» **Aim**
Copy the listing without alteration, beginning at the line that contains "From a height perspective, which of" and ending after the line that contains "4.23 meters".

» **Listing**
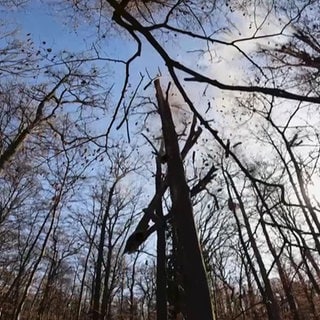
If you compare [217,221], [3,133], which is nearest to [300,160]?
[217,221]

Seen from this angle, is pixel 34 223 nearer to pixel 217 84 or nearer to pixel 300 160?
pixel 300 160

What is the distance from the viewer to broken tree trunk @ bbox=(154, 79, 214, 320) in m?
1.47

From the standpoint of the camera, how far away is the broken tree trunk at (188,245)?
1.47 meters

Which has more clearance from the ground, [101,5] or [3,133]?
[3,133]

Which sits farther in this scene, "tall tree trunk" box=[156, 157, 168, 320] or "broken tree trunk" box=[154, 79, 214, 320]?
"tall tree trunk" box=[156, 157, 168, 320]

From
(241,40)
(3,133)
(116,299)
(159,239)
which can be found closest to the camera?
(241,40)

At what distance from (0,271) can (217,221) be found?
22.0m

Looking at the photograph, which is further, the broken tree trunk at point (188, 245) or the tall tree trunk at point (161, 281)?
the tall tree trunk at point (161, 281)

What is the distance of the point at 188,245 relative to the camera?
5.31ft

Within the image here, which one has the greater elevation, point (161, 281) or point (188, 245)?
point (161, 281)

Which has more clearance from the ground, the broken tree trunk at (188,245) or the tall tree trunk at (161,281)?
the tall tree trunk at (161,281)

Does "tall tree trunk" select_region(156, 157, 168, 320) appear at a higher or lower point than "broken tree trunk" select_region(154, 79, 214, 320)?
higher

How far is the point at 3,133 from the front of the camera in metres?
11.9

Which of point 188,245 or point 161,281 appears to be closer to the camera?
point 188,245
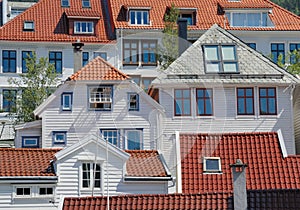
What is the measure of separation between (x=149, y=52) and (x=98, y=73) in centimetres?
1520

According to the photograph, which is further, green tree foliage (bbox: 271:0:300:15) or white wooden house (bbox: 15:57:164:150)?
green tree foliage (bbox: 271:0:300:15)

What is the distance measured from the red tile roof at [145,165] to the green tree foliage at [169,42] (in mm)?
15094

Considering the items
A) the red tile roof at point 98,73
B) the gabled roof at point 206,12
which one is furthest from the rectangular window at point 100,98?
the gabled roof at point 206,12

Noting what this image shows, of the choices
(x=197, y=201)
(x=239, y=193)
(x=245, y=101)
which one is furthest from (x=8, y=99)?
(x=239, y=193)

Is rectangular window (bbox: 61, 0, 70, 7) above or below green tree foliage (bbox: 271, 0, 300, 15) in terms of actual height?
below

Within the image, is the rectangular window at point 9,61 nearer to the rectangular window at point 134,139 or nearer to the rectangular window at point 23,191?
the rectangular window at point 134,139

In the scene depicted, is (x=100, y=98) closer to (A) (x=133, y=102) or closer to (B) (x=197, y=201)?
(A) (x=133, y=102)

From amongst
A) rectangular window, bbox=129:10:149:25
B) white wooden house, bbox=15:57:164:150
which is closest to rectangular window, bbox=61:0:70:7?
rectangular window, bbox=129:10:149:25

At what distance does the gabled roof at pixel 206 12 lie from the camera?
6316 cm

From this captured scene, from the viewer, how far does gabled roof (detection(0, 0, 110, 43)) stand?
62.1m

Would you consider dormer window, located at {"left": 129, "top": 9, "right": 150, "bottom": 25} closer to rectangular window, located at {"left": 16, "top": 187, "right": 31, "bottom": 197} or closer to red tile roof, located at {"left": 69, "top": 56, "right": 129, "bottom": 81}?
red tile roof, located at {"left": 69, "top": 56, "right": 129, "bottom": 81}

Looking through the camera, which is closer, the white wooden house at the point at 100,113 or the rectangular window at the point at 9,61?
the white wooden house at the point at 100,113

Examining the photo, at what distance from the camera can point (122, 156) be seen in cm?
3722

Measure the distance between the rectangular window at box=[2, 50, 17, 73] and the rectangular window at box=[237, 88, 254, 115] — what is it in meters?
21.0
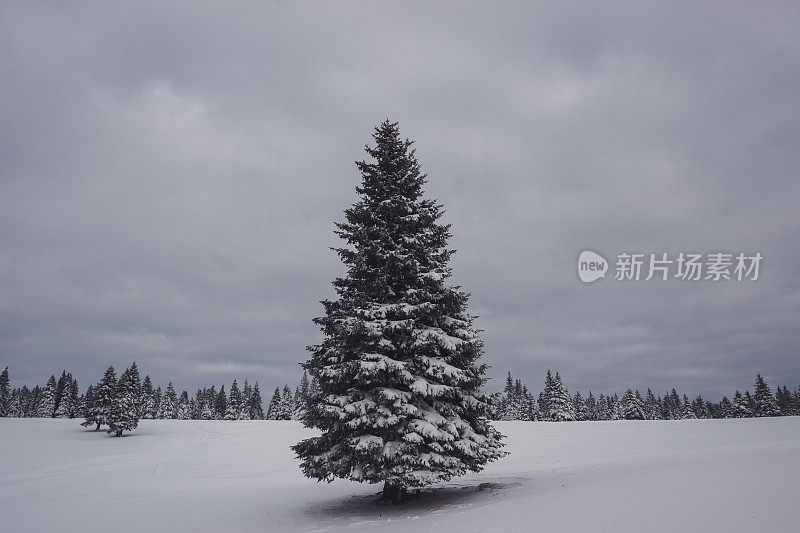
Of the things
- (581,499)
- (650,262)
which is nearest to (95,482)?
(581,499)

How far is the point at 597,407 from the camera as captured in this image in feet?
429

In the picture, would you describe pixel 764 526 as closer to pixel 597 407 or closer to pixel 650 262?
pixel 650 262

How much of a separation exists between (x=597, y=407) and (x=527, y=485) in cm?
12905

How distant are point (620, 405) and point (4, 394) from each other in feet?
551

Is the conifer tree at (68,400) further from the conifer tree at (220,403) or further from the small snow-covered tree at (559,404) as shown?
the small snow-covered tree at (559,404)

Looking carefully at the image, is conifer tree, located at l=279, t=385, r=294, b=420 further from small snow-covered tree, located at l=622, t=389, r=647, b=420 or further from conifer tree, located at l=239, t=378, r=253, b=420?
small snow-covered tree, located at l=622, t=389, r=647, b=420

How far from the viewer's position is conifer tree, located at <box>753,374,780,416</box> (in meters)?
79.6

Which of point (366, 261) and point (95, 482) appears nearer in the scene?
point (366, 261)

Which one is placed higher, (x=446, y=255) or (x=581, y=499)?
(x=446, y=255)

--

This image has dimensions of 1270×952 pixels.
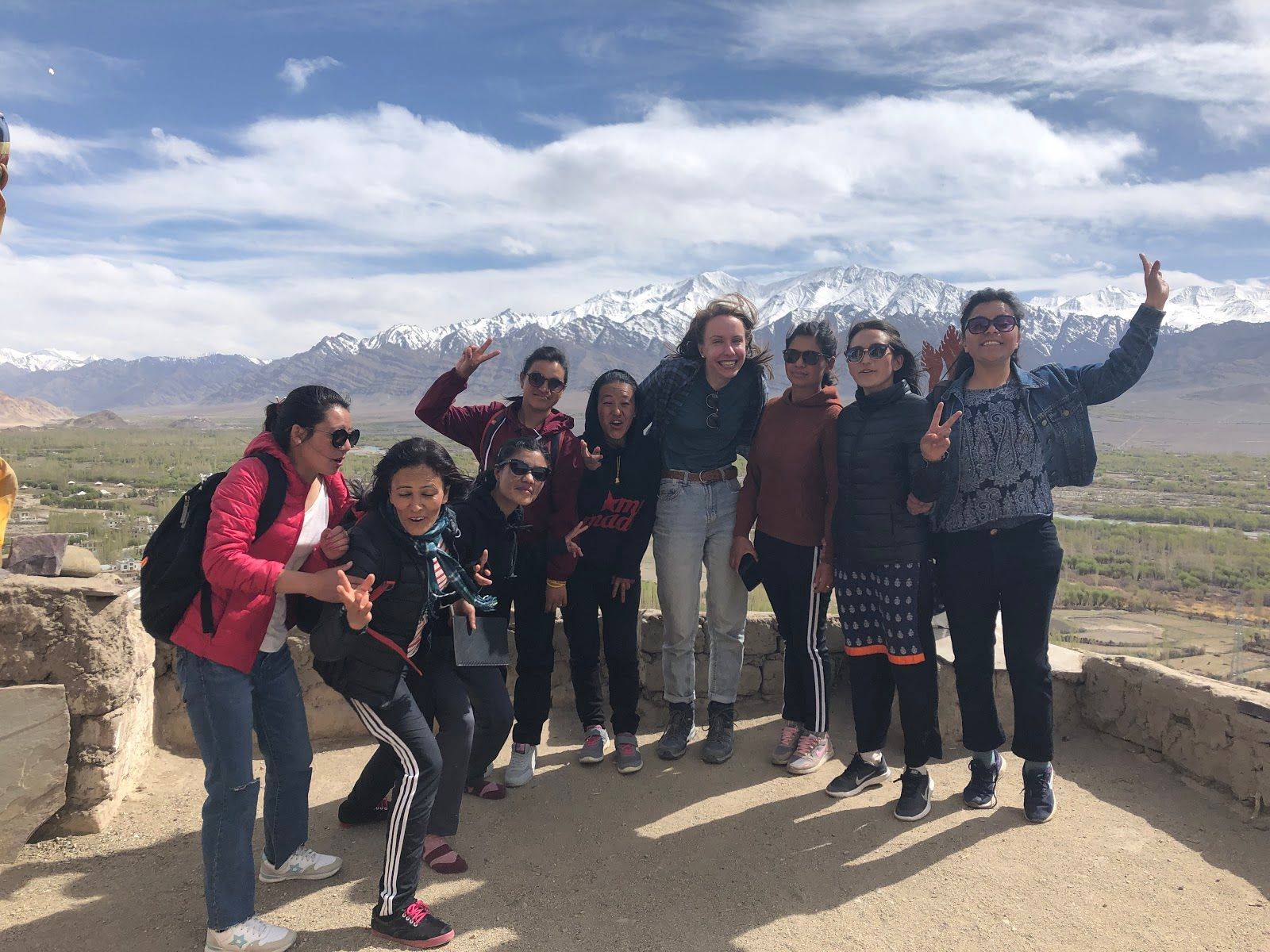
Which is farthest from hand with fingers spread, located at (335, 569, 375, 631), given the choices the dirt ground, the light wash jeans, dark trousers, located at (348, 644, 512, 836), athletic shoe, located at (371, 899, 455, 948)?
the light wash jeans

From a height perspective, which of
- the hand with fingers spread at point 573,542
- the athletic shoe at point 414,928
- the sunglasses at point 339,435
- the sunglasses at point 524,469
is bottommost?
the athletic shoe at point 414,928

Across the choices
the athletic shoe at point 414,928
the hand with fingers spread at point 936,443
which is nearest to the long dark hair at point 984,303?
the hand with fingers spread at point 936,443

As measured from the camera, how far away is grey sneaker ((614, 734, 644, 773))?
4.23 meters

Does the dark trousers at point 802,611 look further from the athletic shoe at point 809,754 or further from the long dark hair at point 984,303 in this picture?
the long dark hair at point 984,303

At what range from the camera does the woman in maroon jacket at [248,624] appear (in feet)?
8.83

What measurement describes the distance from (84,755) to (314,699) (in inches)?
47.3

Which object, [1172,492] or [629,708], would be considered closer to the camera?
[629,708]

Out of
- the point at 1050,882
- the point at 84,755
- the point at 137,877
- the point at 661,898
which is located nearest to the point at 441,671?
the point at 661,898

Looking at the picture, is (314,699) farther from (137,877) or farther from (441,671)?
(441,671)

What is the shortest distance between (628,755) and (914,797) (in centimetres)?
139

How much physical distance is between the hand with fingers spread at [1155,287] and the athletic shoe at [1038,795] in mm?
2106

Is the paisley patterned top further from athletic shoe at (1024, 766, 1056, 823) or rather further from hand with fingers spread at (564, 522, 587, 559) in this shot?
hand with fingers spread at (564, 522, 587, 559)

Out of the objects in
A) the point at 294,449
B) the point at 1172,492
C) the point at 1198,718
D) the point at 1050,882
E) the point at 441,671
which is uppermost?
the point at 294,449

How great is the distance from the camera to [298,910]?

» **Correct output**
From a height perspective, which of
- the hand with fingers spread at point 573,542
- the athletic shoe at point 414,928
- the sunglasses at point 339,435
- the sunglasses at point 524,469
is bottommost?
the athletic shoe at point 414,928

Across the choices
the athletic shoe at point 414,928
the hand with fingers spread at point 936,443
which is nearest to the long dark hair at point 984,303?
the hand with fingers spread at point 936,443

As measured from the camera, how far away is grey sneaker ((614, 734, 644, 773))?
4.23 meters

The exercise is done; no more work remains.